The Downsides of Asynchronous
So, if the future of work is one where we are responsible for our own time and energy management, where does that leave us in terms of personal accountability?
Edward Harran, a long-term remote worker and expert on the study of time, has been testing a tool called Focusmate. The community exists to stop procrastination with a virtual coworking-like experience to help get things done. The company studied the science behind productivity and found social pressure was an important factor in delivering on tasks.
“Social pressure is the application of heightened demands on oneself when in the presence of others, in theory so as to fulfill certain implicit and explicit expectations and achieve social acceptance.” On Focusmate, Eddie gets matched with a stranger, they each state their specific goal for the session, work solo together for 50 minutes, and then discuss their outcomes. If working alongside each other has an impact on accountability, then it’s certainly a plus for synchronous work.
Another downside of not only asynchronous communication but also remote work is the isolation factor. Forget the hottest remote work communication or collaboration tool: none help if you’re feeling lonely in your day-to-day life.
One of the ways remote teams combat this is to provide team offsites and/or memberships to local coworking spaces. Outsite is a company founded in 2015 that helps companies host team retreats in 18 spaces all around the world. Fully distributed companies and even colocated companies like Google bring workers together for retreats to strengthen team bonds through in-person activities.
As an indie founder who left Silicon Valley to move to a little country town, I spent a chunk of time working at a coworking space this year in a bid to find a new local tribe. Based in Melbourne, One Roof is a space geared towards female founders. Its own founder Sheree Rubinstein sees many members join the space to combat the isolation of remote work.
She states: “A place to work is not enough in and of itself. Remote workers want to meet people, build their professional network, attend events, learn, upskill and be inspired. This is the sweet spot of coworking. In a good coworking space there will be a dedicated team to greet you, ensure you feel comfortable, keep you up to date with events and gatherings and introduce you to people who can support you.”

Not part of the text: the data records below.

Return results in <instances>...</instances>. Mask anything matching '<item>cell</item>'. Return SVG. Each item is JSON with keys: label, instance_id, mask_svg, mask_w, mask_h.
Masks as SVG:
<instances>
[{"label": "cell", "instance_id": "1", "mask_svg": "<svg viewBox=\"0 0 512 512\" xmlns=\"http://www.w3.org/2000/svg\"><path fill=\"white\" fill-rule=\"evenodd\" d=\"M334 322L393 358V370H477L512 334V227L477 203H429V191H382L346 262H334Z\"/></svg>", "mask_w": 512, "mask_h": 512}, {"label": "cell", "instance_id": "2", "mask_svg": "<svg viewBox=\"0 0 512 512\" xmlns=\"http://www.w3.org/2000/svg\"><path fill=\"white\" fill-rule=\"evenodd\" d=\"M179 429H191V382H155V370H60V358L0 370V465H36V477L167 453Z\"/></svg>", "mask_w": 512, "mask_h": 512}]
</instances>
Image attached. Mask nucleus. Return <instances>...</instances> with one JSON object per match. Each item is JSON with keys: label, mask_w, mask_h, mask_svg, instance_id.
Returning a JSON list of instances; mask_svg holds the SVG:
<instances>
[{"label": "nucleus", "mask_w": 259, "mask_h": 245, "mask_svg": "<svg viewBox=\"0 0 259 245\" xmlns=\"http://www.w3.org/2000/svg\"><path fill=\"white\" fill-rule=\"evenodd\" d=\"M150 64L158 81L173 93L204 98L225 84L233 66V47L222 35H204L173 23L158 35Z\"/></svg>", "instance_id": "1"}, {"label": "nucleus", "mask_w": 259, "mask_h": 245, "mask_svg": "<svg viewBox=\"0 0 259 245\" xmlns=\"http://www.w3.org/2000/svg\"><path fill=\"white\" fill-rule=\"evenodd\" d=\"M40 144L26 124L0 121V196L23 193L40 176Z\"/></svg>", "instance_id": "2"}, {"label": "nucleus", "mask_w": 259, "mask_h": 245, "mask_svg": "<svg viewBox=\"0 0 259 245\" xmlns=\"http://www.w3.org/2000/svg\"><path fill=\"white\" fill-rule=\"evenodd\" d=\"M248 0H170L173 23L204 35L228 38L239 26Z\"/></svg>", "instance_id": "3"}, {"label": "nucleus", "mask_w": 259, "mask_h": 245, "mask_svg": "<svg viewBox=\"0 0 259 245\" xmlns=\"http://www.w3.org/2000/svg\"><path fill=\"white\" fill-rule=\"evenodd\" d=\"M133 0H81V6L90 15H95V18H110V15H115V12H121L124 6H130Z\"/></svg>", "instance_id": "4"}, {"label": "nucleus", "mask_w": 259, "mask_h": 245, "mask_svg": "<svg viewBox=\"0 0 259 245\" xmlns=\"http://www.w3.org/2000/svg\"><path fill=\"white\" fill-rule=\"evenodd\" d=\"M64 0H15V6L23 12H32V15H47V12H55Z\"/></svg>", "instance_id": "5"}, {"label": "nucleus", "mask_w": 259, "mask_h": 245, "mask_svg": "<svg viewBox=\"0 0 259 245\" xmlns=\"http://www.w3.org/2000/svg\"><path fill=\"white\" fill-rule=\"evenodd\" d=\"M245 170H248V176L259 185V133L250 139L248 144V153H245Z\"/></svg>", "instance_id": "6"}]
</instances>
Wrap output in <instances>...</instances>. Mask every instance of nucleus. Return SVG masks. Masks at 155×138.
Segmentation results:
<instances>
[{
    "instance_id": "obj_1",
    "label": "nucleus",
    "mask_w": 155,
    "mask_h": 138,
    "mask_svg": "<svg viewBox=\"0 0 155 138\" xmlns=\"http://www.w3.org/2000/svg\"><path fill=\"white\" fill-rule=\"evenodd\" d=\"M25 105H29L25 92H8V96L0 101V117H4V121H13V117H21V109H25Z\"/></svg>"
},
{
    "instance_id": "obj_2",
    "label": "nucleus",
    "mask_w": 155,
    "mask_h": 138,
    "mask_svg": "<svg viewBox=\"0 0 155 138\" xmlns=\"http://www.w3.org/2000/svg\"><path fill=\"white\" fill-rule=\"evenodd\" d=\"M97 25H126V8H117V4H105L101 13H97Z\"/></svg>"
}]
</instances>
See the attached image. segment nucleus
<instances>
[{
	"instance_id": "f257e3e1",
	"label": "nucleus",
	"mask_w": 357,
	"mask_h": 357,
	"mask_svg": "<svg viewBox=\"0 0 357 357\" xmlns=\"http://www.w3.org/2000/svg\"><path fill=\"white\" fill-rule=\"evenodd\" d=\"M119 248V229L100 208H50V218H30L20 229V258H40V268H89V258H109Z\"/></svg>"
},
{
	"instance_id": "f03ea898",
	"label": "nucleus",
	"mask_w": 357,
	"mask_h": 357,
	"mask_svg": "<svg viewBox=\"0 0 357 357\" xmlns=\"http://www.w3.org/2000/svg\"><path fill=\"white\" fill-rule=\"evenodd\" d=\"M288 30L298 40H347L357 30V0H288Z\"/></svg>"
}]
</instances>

While I still worked asynchronously, I found travelling to a dedicated space very helpful for connection and support – and plus, I listened to many hours of podcasts on the train to and fro.
While there are some remote teams, such as InVision and GitLab, with thousands of remote workers, we still haven’t seen remote – and asynchronous – scale to the world’s largest organizations and Fortune 500 companies. There have also been examples of companies retiring work from home policies, as Yahoo infamously did. Therefore, we still need data and case studies for how asynchronous communication functions on scale.
In small teams with fresh hires, you can pretty much guarantee most workers are contributing and ‘showing up’. Employees that have mentally checked out, are unreliable, or aren’t on top of their workload can have an impact on the effectiveness of asynchronous. If you have a blocker or workplace conflict, it can be easier to resolve these in real-time.
While there are still limitations with asynchronous communication and remote work in general, I believe we will see a huge shift to true freedom and flexibility with evolving work methods and tools. Asynchronous will be the cornerstone of this change.